Short problem
In the forum thread on Afrikaans phrasing, which word does Khalo suggest using instead of "moet"?

Document passage

# Afrikaans: I need to ask you a few questions.



## Masood

Hi

I'd like to be able to say the following in Afrikaans:

*I need to ask you a few questions.*

I know the word for 'question' is vraag ("fraakh"), or something.

Please could you provide an English transliteration to aid pronuncation.

Thanks.


----------



## jfm

Since nobody else is answering you, I'll give it a try:

*Ek moet u 'n paar vrae vra* = lit. I must/need you a pair questions ask
ech(o) maught y en(d) par(k) fraa-e(nd) fraa

Don't pronounce the parts in parentheses. The "y" sound is the same as German "u" with a diaresis, or the "u" sound in French "Lune".

Hopefully that's correct.


----------



## Masood

Thank you, jfm, for your help.


----------



## User1001

*Ek het 'n paar vrae, wat ek jy moet stel.*
_I have a few questions that I need to ask you._


----------



## loxi123

hi there. 

i dont quite understand your question but where you have written "(or something)" after the word vraag.... in afrikaans the "g's" are pronounced in the back of your throat and makes quite a funny and disgusting sound if you would do it without speaking lol. if you understand that. i hope so. afrikaans is an ace language. i love it. 

its like with the back of throat thing, how are you in afrikaans is hoe (hu) gaan (gan) dit (dit) met (met) jou (ur), and with this u have to sort of say hoe really fast in order that you can start your back of throat 'g' sound. lol. im trying to help but its hard to write down the sound lol. 

loxi


----------



## Khalo

*I need to ask you a few questions
*_Ek moet jou 'n paar vrae vra._
The translation of need to _moet_ sounds very urgent and if you translate that Afrikaans sentence back to English it will probably be:
*I must ask you a few questions. *

So I suggest:
_Ek wil jou 'n paar vrae vra._

Ek - Ak           (where 'a' is the same as in *a*pple.)
wil - vil           (where 'i' is the neutral [ə] sound; like *o* in p*o*lice)
jou - yo          (as in, yo, yo, yo, what's up)
'n - [ə]           (neutral sound)
paar - par      (a as in d*a*nce (BrE) & the r is the rolling r)
vrae - fra / ə   (2 syllables - a as in d*a*nce (BrE) & the r is the rolling r)
vra - fra          (a as in d*a*nce (BrE) & the r is the rolling r)

Hope this is not too confusing and, yes, the Afrikaans for question is *vraag *(singular) and *vrae* (plural).
And the *g* in vraa*g* is quite a disgusting sound, as loxi123 said. It's almost like the German *ch*, but in the back of your throat, like when you clear your throat.


----------

Information supplied
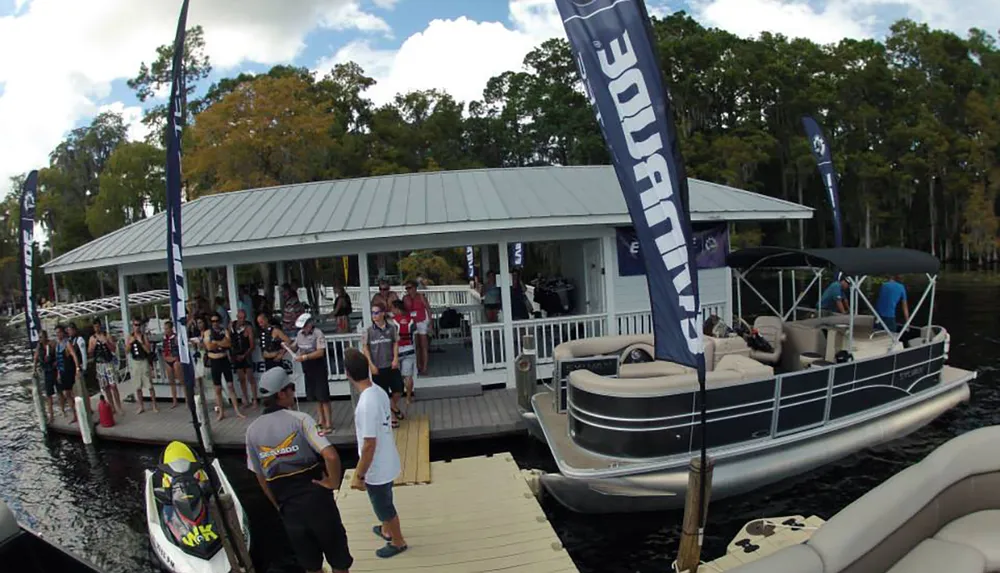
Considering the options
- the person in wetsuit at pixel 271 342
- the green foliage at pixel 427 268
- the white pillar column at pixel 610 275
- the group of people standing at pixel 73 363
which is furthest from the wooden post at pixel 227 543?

Solution below
Khalo suggests "wil," as in "Ek wil jou 'n paar vrae vra."